### REQUIREMENT
Search the records for the line with "Of the items given as". Output that line and each line after it, exactly, and stop at the end; omit pictures.
>> Begin AVAILABLE DATA
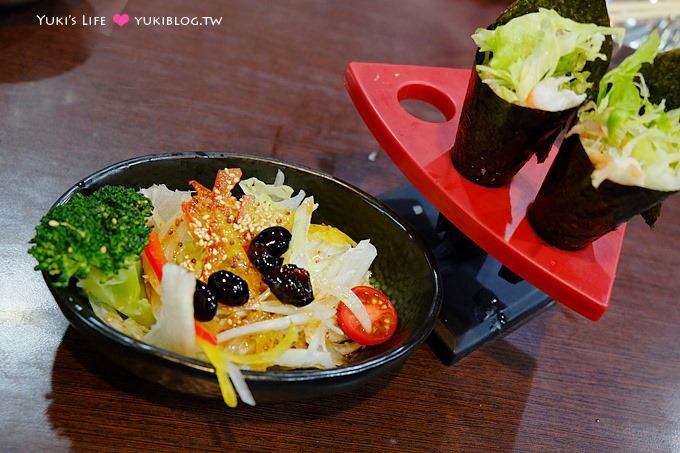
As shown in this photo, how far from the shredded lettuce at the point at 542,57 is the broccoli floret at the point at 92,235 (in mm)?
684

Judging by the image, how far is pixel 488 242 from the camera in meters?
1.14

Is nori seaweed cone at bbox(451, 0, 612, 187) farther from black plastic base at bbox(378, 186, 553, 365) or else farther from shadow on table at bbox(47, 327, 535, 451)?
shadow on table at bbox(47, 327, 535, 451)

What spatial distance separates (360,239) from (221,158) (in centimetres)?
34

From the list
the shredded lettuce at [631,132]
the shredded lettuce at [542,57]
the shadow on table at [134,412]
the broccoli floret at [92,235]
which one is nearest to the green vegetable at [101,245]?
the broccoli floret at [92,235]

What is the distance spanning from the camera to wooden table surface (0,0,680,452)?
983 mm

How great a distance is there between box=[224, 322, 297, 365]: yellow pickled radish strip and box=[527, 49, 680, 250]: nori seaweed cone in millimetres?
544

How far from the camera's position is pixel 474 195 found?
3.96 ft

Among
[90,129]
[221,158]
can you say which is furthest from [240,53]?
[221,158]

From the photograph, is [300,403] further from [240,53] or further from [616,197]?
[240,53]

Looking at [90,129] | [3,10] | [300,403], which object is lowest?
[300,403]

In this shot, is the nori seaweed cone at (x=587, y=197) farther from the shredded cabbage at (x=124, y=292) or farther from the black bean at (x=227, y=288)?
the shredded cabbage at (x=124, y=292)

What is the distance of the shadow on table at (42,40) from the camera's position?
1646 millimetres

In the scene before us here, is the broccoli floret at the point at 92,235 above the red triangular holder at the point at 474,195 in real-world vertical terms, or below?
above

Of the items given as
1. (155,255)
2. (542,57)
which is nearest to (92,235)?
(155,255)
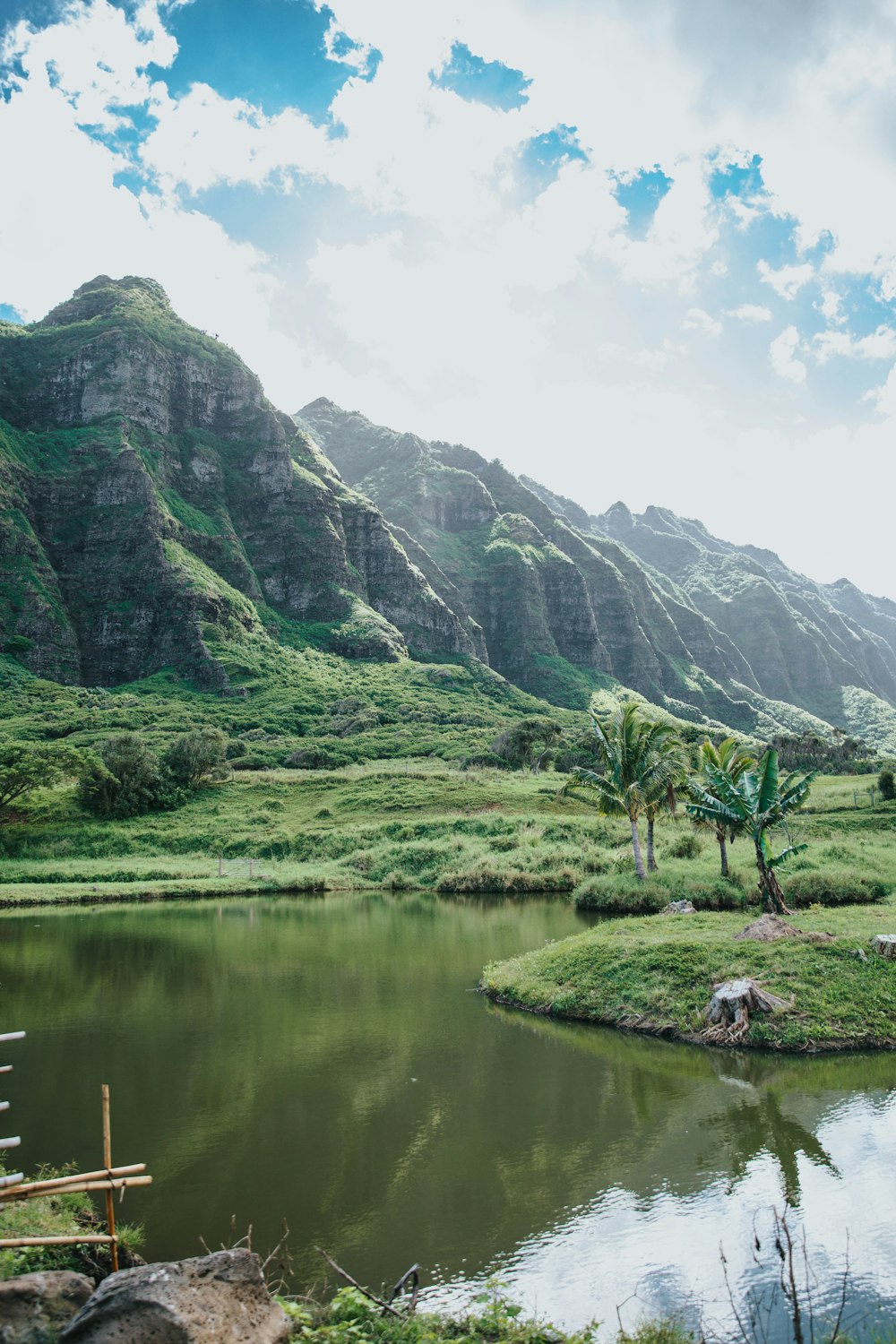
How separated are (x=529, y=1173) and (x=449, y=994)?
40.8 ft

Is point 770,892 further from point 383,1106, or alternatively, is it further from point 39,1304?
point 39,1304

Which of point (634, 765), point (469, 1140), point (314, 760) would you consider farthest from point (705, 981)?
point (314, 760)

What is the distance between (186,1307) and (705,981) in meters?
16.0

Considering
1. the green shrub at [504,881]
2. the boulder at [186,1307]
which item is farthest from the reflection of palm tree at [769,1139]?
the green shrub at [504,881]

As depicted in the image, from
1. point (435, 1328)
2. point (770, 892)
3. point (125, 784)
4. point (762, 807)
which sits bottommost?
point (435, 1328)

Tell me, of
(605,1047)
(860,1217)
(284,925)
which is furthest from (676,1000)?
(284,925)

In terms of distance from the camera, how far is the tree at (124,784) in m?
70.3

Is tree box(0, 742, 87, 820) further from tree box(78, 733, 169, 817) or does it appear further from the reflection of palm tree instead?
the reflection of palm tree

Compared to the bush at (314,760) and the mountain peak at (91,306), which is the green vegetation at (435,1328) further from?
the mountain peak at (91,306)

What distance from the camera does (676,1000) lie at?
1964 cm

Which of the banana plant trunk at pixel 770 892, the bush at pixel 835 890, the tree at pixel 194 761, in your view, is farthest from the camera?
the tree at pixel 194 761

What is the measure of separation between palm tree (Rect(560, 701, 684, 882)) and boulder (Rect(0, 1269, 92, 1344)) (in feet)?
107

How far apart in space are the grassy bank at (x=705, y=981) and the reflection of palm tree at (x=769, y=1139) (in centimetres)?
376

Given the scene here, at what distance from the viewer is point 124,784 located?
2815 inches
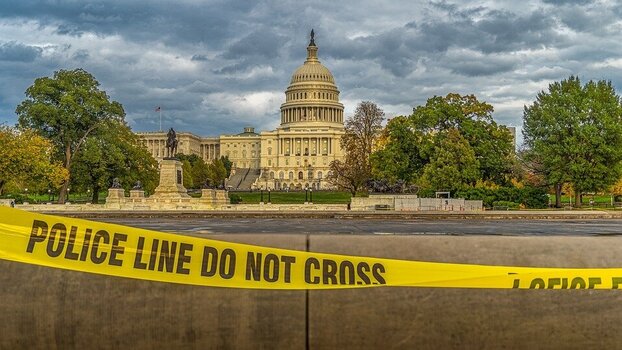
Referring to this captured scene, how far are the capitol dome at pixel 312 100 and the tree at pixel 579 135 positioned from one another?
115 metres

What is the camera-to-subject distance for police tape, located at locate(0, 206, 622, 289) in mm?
>> End AVAILABLE DATA
### SOLUTION FOR THIS TASK
Of the items given as
1. (155,255)
2. (542,57)
which is nearest to (92,235)?
(155,255)
How separated are (x=529, y=1173) and (x=449, y=994)?
40.8 ft

Is point 770,892 further from point 383,1106, or alternatively, is it further from point 39,1304?
point 39,1304

Which of point (634, 765), point (469, 1140), point (314, 760) would you consider farthest from point (705, 981)?
point (314, 760)

What is the distance between (186,1307) and (705,981) in meters?
16.0

Considering
1. the green shrub at [504,881]
2. the boulder at [186,1307]
which item is farthest from the reflection of palm tree at [769,1139]?
the green shrub at [504,881]

As depicted in the image, from
1. point (435, 1328)
2. point (770, 892)
3. point (125, 784)
4. point (762, 807)
which sits bottommost?
point (435, 1328)

Tell me, of
(605,1047)
(860,1217)
(284,925)
which is furthest from (676,1000)?
(284,925)

In terms of distance from the camera, how far is the tree at (124,784) in m?
70.3

Is tree box(0, 742, 87, 820) further from tree box(78, 733, 169, 817) or does it appear further from the reflection of palm tree instead?
the reflection of palm tree

Compared to the bush at (314,760) and the mountain peak at (91,306), which is the green vegetation at (435,1328) further from?
the mountain peak at (91,306)

What distance from the camera does (676,1000) lie at?
1964 cm

Which of the banana plant trunk at pixel 770 892, the bush at pixel 835 890, the tree at pixel 194 761, in your view, is farthest from the camera?
the tree at pixel 194 761

What is the measure of separation between palm tree (Rect(560, 701, 684, 882)) and boulder (Rect(0, 1269, 92, 1344)) (in feet)?
107

How far apart in space are the grassy bank at (x=705, y=981) and the reflection of palm tree at (x=769, y=1139) (in centimetres)?
376

Given the scene here, at what distance from the viewer is point 124,784 located?
2815 inches
Referring to this captured scene, how far are the capitol dome at pixel 312 100 and the tree at pixel 579 135 positioned from one another?
115 metres

What is the camera-to-subject distance for police tape, located at locate(0, 206, 622, 289) in mm?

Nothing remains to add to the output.